One of the hottest topics right now is health inequality in the NHS, particularly amongst BAME communities which make up over 14% of the population of England. BAME communities refer to the Black, Asian and Ethnic Minority population who unfortunately have poorer health outcomes and are underrepresented at management positions within the NHS.
These are big issues that aspiring and current medical students should be aware of and could well be asked about at interview. We will therefore cover it in depth to give you a complete, rounded understanding of the matter which will be invaluable when answering a few of the potential medical school interview questions listed at the end of the blog.
When thinking about why a group of people may have better or worse health outcomes in the NHS we need to think about the determinants of health. We can divide these into four core categories:
These categories are by no means separate but are interlinked. The significance of genetics, lifestyle and nutrition has received a lot of attention historically, but we are now also beginning to realise the the non-medical factors that affect health.
These are called the social determinants of health, and may include the following factors:
Research is starting to show that the social determinants of health may be the root cause of half of all health outcomes, making it potentially more influential to our overall health than the lifestyle choices we make.
It was identified by the Marmow review in 2010 that there are ethnic disparities in health and that something needed to be done.
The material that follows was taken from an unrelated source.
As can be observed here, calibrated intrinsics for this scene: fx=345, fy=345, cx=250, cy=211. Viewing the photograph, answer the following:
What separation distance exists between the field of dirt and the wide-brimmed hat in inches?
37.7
For example, South Asian's are 6 times more likely to be diagnosed with Type 2 diabetes compared to the White population, and have a 50% higher risk of dying from heart disease and strokes. It is naive to think that the reasons for these ethnic disparities is due to genetics alone; it is a mixture of genes, lifestyle factors and the social determinants of health that play a role.
Below, we've outlined 3 reasons why ethnic minorities have poorer health: deprivation, access to healthcare and racism.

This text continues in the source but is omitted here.